“Hey, how’s married life?”
Oh wow, what a great line. I’ve never heard that one before. Great. I hope you say it again next time we talk.
“So? How does it feel to be married?”
That’s a brilliantly thought-out and sensible question, one I was hoping someone would ask me. It feels the same, thanks. I’m looking forward to you asking me again soon.
After my girl and I got married, I quickly realized that everyone was asking me the same questions over and over again, where before there may have been just awkward pauses in conversation. Marriage (and later, children) seems to beget a breakdown in the art of conversation, where said marriage (or children) become the only topics of conversation. What’s up with that, yo?
No offense to anyone who asks these questions, as I’m sure I’ve been guilty of it in the past, but it’s as though marriage suddenly becomes the “safety” topic of conversation. Don’t know what to say while we’re in the elevator? Ask me what’s different in my life now that I’m married. At a loss for words when we run into each other on the street? Ask me if I’m there only because my wife let me out. Not sure how to respond when I threaten to punch you in the face if you ask me about marriage one more time? Ask me about marriage one more time. Go ahead. Ask. Seriously. I insist.

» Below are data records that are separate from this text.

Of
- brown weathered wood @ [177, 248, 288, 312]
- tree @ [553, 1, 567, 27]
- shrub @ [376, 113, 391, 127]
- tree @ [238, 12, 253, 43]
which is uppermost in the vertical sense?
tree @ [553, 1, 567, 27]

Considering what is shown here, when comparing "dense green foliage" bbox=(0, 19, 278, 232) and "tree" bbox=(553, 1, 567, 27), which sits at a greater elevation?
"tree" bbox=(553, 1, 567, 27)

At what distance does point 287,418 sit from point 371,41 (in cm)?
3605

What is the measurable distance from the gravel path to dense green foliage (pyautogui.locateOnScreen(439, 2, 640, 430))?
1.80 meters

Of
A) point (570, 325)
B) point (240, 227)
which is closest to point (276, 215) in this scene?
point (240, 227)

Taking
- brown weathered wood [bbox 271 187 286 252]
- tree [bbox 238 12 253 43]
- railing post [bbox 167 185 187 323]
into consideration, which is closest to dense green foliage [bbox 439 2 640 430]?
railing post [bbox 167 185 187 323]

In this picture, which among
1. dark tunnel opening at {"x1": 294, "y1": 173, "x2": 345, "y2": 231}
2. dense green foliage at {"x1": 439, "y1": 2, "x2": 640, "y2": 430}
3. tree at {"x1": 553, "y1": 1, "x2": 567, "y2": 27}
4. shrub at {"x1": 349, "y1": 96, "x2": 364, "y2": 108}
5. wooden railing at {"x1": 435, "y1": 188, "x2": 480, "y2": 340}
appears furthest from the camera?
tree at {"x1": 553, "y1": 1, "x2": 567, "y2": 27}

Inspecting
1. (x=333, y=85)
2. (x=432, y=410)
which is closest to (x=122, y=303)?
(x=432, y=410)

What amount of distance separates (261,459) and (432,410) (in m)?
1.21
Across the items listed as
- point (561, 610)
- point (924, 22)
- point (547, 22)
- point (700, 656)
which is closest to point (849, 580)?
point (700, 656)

I understand that for some, being married is a common bond between people, where there may be no other links or threads. So these people bring it up because they have nothing else to bring up. For others, marriage is a mystery, one they may or may not hope to unravel one day. So these people bring up the topic of marriage because they are genuinely curious. But some people just bring up marriage for the sake of bringing it up, because they know that failing all else, they can ask about your wife. Or Husband. Or kids. Or bastard stepchildren. It’s quite annoying really. But I digress.